Paper Allocation for NIPS

With luck we will release papers to reviewers early next week. The paper allocations are being refined by area chairs at the moment.

Corinna and I thought it might be informative to give details of the allocation process we used, so I’m publishing it here. Note that this automatic process just gives the initial allocation. The current stage we are in is moving papers between Area Chairs (in response to their comments) whilst they also do some refinement of our initial allocation. If I find time I’ll also tidy up the python code that was used and publish it as well (in the form of an IPython notebook).

I wrote the process down in response to a query from Geoff Gordon. So the questions I answer are imagined questions from Geoff. If you like, you can picture Geoff asking them like I did, but in real life, they are words I put into Geoff’s mouth.

How did you allocate the papers?

We ranked all paper-reviewer matches by a similarity and allocated each paper-reviewer pair from the top of the list, rejecting an allocation if the reviewer had a full quota, or the paper had a full complement of reviewers.

How was the similarity computed?

The similarity consisted of the following weighted components.

s_p = 0.25 * primary subject match. s_s = 0.25 * bag of words match between primary and secondary subjects m = 0.5 * TPMS score (rescaled to be between 0 and 1).

So how were the bids used?

Each of the similarity scores was multiplied by 1.5^b where b is the bid. For: “eager” b=2, “willing” b=1, “in a pinch” b=-1, “not willing” b=-2 and no bid was b=0. So the final score used in the ranking was (s_p+s_s+m)*1.5^b

But how did you deal with the fact that different reviewers used the bidding in different ways?

The rows and columns were crudely normalized by the *square root* of their standard deviations

So what about conflicting papers?

Conflicting papers were given similarities of -inf.

How did you ensure that ‘expertise’ was evenly distributed?

We split the reviewing body into two groups.

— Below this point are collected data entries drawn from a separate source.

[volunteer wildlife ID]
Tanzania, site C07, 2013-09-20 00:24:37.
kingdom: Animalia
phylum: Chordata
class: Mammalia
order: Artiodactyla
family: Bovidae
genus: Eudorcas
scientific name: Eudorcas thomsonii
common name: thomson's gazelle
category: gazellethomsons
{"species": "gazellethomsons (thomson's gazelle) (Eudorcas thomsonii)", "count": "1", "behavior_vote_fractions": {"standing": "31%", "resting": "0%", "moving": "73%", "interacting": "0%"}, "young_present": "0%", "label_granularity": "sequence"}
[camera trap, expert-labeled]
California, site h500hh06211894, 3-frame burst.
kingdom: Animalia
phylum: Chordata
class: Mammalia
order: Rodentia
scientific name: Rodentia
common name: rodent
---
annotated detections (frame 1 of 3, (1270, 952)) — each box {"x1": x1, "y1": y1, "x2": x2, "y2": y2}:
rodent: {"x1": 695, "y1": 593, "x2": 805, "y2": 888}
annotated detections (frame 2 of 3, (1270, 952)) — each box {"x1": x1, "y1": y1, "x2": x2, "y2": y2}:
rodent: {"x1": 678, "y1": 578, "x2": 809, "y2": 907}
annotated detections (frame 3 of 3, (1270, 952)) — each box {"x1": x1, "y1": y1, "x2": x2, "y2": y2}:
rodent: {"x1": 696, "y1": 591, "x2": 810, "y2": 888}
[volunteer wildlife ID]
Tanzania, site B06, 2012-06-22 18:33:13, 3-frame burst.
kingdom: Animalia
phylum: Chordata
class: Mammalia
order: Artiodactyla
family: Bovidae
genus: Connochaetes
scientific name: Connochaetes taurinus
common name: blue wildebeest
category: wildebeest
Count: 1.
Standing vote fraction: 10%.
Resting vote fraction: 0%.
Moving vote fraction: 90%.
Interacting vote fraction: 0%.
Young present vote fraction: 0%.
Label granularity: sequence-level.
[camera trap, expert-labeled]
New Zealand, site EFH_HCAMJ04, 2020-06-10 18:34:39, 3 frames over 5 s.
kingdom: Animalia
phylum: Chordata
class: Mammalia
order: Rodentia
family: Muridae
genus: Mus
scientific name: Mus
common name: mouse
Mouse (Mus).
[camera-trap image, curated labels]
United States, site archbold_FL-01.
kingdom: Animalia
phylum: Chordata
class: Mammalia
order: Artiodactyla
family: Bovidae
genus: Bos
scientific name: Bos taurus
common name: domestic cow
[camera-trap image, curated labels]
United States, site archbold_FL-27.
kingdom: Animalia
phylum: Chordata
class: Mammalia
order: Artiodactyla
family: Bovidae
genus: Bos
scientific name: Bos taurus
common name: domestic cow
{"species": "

The first group of ‘experts’ were those people with two or more NIPS papers since 2007 (thanks to Chris Hiestand for providing this information). This was about 1/3 of the total reviewing body. We allocated these reviewers first to a maximum of one ‘expert’ per paper. We then allocated the remainder of the reviewing body to the papers up to a maximum of 3 reviewers per paper.

One or more of my papers has less than three reviewers, how did that happen?

When forming the ranking to allocate papers, we only retained papers scoring in the upper half. This was to ensure that we didn’t drop too far down the rank list. After passing through the rank list of scores once, some papers were still left unallocated.

But you didn’t leave unallocated papers to area chairs did you?

No, we needed all papers to have an area chair, so for area chairs we continued to allocate these ‘inappropriate papers’ to the best matching area chair with remaining quota, but for reviewers we left these allocations ‘open’ because we felt manual intervention was appropriate here.

Was anything else different about area chair allocation?

Yes, we found there was a tendency for high bidding area chairs to fill up their allocation quickly vs low bidding area chairs, meaning low bidding/similarity area chairs weren’t getting a very good allocation. To try and distribute things more evenly, we used a ‘staged quota’ system. We started by allocating area chairs five papers each. Then ten, then fifeteen etc. This meant that even if an area chair had the top 25 similarities in the overall list, many of those papers would still be matched to other reviewers. Our crude normalization was also designed to prevent this tendency. Perhaps a better idea still would be to rank similarities on a per reviewer basis and use this as the score instead of the similarity itself, although we didn’t try this.

Did you do the allocations for the bidding in the same way?

Yes, we did bidding allocations in a similar way, apart from two things. Firstly the similarity score was different, we didn’t have a separate match to primary key. This lead to problems for reviewers who had one dominant primary keyword and many less important secondary key words. Now, the allocated papers were also distributed in a different way. Each paper was allocated (for bidding) to those area chairs who were in the top 25 scores for that paper. This led to quite a wide variety in the number of papers you saw for bidding, but each paper was, (hopefully) seen at least 25 times.

That’s for area chairs, was it the same for the bidding allocation for reviewers?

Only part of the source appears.